------ Passage for review ------

What regimen would you recommend switching to in a situation involving a patient with evidence of virologic failure to her only regimen - ddI, d4T, nelfinavir - and a resistant genotype report as follows:
PPI: 46L, 71V, 30N, 88D
NRTI: 184V, 118I, 44D, 210W, 215Y, 41L?
Dr. David Katzenstein responds:
This patient has evidence of extensive nucleoside resistance, moderate PI resistance (predominantly to NFV) and likely is susceptible to NNRTIs. Considerations in the choice of a new regimen include the CD4 count, virus load and the patient's adherence and tolerance characteristics. If the goal of a new regimen is to suppress virus replication, I would recommend at this point a 3 class "salvage regimen." Based on the recent 384 results as well as the potential for lactic acidosis and neurologic toxicities, it would be best to discontinue ddI and d4T. Abacavir is not likely to be a particularly potent drug in the presence of multiple NRTI mutations.

------ Exercise data ------

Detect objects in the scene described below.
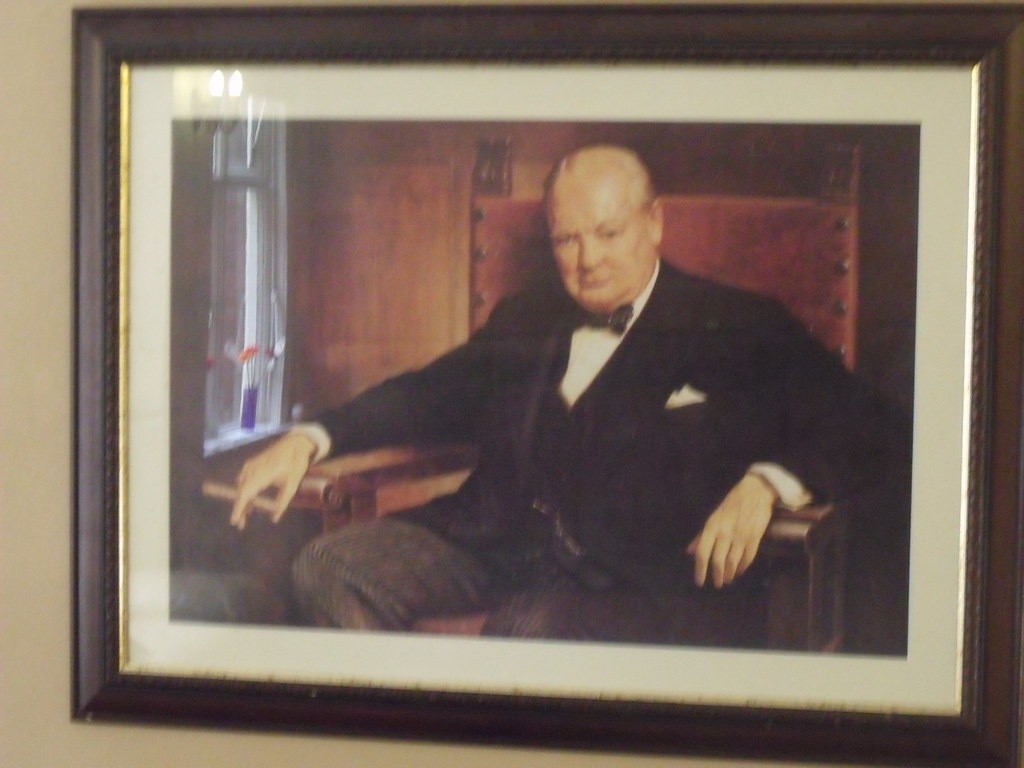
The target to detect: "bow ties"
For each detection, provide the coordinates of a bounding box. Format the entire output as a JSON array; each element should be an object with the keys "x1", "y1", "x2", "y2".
[{"x1": 565, "y1": 305, "x2": 632, "y2": 333}]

------

- [To do]: Resume the expert's answer about switching HIV regimens after virologic failure, starting after its last sentence.

- [Written response]:
Three-class regimen:
A boosted protease inhibitor (Kaletra, SQV+RIT, or IDV+RIT)
An NNRTI (EFV or NVP) and
Continuation of 3TC (300mg + tenofovir 300mg as qd dosing).
The simplest regimen is likely to be the most successful, and I would recommend Kaletra + EFV or NVP (see package inserts for dose adjustment in the presence of RIT) and 3TC+TDF as a single qd dose.